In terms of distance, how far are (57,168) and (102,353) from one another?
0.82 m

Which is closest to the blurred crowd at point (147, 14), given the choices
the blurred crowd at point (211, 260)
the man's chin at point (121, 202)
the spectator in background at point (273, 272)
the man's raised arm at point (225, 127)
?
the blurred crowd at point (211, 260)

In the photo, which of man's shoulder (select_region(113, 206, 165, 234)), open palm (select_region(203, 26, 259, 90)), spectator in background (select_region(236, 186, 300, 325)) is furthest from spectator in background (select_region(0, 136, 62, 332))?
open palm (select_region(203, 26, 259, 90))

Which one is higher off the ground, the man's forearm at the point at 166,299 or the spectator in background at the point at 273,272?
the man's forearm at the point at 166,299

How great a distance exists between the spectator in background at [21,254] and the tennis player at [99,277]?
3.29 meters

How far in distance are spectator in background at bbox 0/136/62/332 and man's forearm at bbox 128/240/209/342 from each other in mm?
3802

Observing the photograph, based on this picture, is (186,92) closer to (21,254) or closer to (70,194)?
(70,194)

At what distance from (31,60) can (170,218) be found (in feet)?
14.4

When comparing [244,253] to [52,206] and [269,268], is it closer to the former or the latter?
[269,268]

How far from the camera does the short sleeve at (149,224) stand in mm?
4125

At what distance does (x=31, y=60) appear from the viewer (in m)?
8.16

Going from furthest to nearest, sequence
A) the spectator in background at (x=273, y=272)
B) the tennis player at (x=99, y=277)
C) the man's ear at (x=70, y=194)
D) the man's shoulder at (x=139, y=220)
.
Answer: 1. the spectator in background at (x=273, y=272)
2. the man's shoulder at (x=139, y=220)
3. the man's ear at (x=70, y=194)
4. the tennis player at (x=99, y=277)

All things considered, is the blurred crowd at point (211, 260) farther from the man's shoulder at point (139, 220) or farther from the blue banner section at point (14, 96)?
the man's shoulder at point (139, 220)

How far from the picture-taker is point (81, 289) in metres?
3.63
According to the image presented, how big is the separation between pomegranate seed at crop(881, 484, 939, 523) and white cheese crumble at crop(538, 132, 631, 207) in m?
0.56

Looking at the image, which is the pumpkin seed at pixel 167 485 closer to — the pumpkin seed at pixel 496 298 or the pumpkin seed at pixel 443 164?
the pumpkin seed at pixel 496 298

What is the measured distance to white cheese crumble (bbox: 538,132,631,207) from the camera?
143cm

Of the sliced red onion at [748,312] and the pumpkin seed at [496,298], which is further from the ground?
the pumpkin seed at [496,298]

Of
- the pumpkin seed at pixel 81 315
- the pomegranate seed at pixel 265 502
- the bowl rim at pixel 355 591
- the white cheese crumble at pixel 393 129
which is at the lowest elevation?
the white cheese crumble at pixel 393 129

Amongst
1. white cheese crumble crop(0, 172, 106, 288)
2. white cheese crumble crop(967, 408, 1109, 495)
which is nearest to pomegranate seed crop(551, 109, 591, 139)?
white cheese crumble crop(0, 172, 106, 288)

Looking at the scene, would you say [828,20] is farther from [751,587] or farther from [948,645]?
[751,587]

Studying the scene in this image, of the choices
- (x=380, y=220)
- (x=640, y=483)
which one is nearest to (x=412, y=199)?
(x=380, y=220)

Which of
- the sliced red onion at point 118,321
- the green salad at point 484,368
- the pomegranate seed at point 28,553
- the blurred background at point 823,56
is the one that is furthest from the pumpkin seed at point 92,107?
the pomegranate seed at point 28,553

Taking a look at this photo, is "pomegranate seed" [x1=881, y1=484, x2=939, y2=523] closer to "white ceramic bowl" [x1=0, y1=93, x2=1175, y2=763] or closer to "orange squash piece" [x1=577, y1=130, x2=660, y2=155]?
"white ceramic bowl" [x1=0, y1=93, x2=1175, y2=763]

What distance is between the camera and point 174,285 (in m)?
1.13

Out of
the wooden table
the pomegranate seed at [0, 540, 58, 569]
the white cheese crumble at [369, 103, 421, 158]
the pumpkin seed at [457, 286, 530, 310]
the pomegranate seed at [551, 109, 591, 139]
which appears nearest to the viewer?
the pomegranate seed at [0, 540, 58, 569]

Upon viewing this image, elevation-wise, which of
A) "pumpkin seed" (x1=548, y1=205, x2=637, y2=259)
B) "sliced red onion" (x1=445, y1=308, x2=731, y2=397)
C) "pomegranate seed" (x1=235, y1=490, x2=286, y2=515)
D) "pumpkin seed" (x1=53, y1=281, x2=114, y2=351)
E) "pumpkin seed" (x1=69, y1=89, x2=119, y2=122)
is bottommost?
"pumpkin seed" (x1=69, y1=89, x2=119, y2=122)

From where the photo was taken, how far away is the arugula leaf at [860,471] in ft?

-- Direction --
Output only the lines from the one holding "What distance is" through the last line above, exactly as they appear.

-- Exercise response --
What distance is between the camera and point 174,285 (in m)?
1.13

Out of
the wooden table
the pomegranate seed at [0, 540, 58, 569]
the white cheese crumble at [369, 103, 421, 158]
the pumpkin seed at [457, 286, 530, 310]
the pomegranate seed at [551, 109, 591, 139]
which appears nearest to the viewer?
the pomegranate seed at [0, 540, 58, 569]

Upon viewing this image, elevation-wise, which of
A) "pumpkin seed" (x1=548, y1=205, x2=637, y2=259)
B) "sliced red onion" (x1=445, y1=308, x2=731, y2=397)
C) "pomegranate seed" (x1=235, y1=490, x2=286, y2=515)
D) "pumpkin seed" (x1=53, y1=281, x2=114, y2=351)
E) "pumpkin seed" (x1=69, y1=89, x2=119, y2=122)
is bottommost?
"pumpkin seed" (x1=69, y1=89, x2=119, y2=122)

From where the photo was taken, how far away is the arugula leaf at [860,471] in ft?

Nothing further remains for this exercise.